Introduzione

  • Introduzione

    Posted by admin on Aprile 16, 2026 at 11:16

    Benvenuti in questo spazio di autogestione e critica. Aprire un dibattito sulla Valle d’Aosta significa squarciare il velo di ipocrisia che avvolge la nostra regione: non siamo solo un “parco giochi” alpino per turisti facoltosi, ma un territorio attraversato da profonde disuguaglianze sociali, ambientali ed economiche.

    L’autonomia speciale, nata come strumento di tutela delle peculiarità locali, è stata troppo spesso trasformata in un sistema di gestione del potere clientelare, funzionale al mantenimento dello status quo e lontana dai bisogni reali delle classi popolari e dei lavoratori.

    Oltre la Cartolina: Per una Valle Solidale e Ribelle

    Vogliamo rimettere al centro della discussione la Valle che non compare nelle brochure turistiche: quella dei salari fermi mentre il costo della vita esplode, quella delle valli laterali dimenticate e quella di un ecosistema montano aggredito dal profitto.

    La nostra proposta si fonda su tre pilastri di rottura:

    • Contro la Monocoltura del Turismo e del Cemento: Ci opponiamo alla svendita della montagna. No ai mega-comprensori sciistici che devastano i ghiacciai e consumano risorse idriche scarse; sì a un turismo dolce, a misura di residente, che non trasformi i nostri paesi in borghi fantasma fatti di seconde case vuote.

    • Servizi Pubblici Contro lo Spopolamento: L’autonomia deve servire a garantire il diritto alla salute e all’istruzione in ogni borgo, non a finanziare grandi opere inutili. La sanità valdostana va difesa dalla privatizzazione strisciante e riportata sul territorio, garantendo cure accessibili anche a chi vive lontano da Aosta.

    • Lavoro, Dignità e Nuova Montanità: Dalla tutela dei lavoratori stagionali del turismo allo sfruttamento nelle filiere agricole e dei servizi, è tempo di imporre salari minimi e sicurezza. Vogliamo una montagna che offra futuro ai giovani non come “servitori” del turismo, ma come custodi di un territorio vissuto e produttivo.

    I Cantieri del Dibattito

    In questo forum, vi invitiamo a confrontarvi su:

    1. Beni Comuni e Acqua: La gestione pubblica e democratica delle risorse idriche ed energetiche (CVA), affinché i profitti dell’energia pulita servano a finanziare il welfare regionale e non siano merce di scambio politico.

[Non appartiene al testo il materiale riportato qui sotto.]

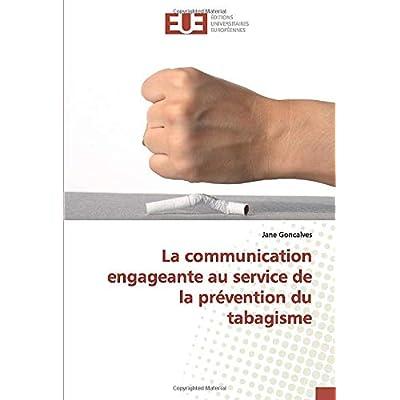 La communication engageante au service de la prévention du tabagisme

    2. Transfrontalità e Trasporti: Per un collegamento ferroviario moderno e un sistema di trasporti locali gratuito e capillare, che riduca la dipendenza dall’auto privata nelle vallate.

    3. Antifascismo e Nuove Cittadinanze: Una Valle d’Aosta che sia terra di accoglienza e non fortezza identitaria, dove le radici francoprovenzali e la tutela delle minoranze diventino ponti di inclusione e non barriere.

    “Essere valdostani non è un privilegio di sangue, ma la scelta collettiva di abitare le terre alte con giustizia, uguaglianza e rispetto per la natura.”

    La Valle d’Aosta deve smettere di essere un feudo e tornare a essere un laboratorio di democrazia radicale. La parola passa a chi vive la montagna come luogo di vita, non come bene di consumo.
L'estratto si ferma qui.